Print the data word for word, starting at the line that contains "At what distance" and running through the end of the data, both ends included.

** Start **

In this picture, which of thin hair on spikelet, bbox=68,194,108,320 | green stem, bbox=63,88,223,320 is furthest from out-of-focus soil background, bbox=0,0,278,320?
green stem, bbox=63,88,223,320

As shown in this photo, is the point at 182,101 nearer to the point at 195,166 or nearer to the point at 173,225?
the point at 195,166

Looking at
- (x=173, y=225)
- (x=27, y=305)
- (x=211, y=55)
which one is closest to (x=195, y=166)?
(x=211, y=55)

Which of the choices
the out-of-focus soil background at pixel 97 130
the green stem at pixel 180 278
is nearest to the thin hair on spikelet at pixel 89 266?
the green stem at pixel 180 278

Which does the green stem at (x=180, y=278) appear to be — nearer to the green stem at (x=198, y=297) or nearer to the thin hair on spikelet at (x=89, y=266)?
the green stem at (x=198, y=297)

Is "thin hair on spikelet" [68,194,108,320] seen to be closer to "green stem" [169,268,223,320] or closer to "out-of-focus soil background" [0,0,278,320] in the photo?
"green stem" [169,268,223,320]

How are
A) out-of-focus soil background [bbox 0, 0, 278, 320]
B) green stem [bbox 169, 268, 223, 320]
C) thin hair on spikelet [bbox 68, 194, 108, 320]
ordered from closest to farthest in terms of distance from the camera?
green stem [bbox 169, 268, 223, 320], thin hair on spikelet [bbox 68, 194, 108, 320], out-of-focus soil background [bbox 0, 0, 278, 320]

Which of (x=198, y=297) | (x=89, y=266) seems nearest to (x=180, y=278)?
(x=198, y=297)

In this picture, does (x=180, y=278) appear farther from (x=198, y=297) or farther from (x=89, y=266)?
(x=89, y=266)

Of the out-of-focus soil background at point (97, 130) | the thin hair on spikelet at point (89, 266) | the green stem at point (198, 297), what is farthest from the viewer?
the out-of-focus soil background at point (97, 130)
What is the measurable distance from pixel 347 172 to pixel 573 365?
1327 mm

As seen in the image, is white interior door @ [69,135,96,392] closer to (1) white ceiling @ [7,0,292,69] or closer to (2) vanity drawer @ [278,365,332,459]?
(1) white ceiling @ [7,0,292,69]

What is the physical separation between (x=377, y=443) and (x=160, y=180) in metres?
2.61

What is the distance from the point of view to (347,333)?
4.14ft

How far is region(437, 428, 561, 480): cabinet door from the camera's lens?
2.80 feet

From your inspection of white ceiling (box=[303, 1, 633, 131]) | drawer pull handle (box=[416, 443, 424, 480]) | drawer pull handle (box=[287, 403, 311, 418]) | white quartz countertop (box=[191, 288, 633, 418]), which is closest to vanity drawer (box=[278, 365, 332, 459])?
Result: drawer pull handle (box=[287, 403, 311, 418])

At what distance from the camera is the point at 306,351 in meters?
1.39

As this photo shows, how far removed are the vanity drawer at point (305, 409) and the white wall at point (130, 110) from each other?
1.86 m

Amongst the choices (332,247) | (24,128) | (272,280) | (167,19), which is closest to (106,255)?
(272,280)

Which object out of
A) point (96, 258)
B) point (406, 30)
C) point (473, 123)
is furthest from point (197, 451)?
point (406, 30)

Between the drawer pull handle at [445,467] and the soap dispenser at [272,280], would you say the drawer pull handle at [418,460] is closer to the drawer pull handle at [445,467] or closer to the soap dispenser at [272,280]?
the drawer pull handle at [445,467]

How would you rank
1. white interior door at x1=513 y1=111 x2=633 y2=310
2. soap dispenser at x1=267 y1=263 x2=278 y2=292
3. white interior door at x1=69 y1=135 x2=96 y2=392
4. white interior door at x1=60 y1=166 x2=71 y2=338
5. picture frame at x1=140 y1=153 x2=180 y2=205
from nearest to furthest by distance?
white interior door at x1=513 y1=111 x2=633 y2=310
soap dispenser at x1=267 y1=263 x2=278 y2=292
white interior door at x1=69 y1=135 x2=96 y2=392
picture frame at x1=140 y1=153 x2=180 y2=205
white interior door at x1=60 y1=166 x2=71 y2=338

** End **

→ **CORRECT OUTPUT**
At what distance from the camera is the point at 306,351 in meters?
1.39

As this photo shows, how far removed are the vanity drawer at point (305, 409) and the white wall at point (130, 110) from each other?
1.86 m

Amongst the choices (332,247) | (24,128) | (272,280) | (167,19), which is closest to (106,255)?
(272,280)

Which object out of
A) point (96, 258)
B) point (406, 30)
C) point (473, 123)
is furthest from point (197, 451)?
point (406, 30)

Between the drawer pull handle at [445,467] and the soap dispenser at [272,280], would you say the drawer pull handle at [418,460] is closer to the drawer pull handle at [445,467] or closer to the soap dispenser at [272,280]?
the drawer pull handle at [445,467]

How would you rank
1. white interior door at x1=513 y1=111 x2=633 y2=310
2. soap dispenser at x1=267 y1=263 x2=278 y2=292
3. white interior door at x1=69 y1=135 x2=96 y2=392
4. white interior door at x1=60 y1=166 x2=71 y2=338
5. picture frame at x1=140 y1=153 x2=180 y2=205
from nearest to furthest by distance?
white interior door at x1=513 y1=111 x2=633 y2=310
soap dispenser at x1=267 y1=263 x2=278 y2=292
white interior door at x1=69 y1=135 x2=96 y2=392
picture frame at x1=140 y1=153 x2=180 y2=205
white interior door at x1=60 y1=166 x2=71 y2=338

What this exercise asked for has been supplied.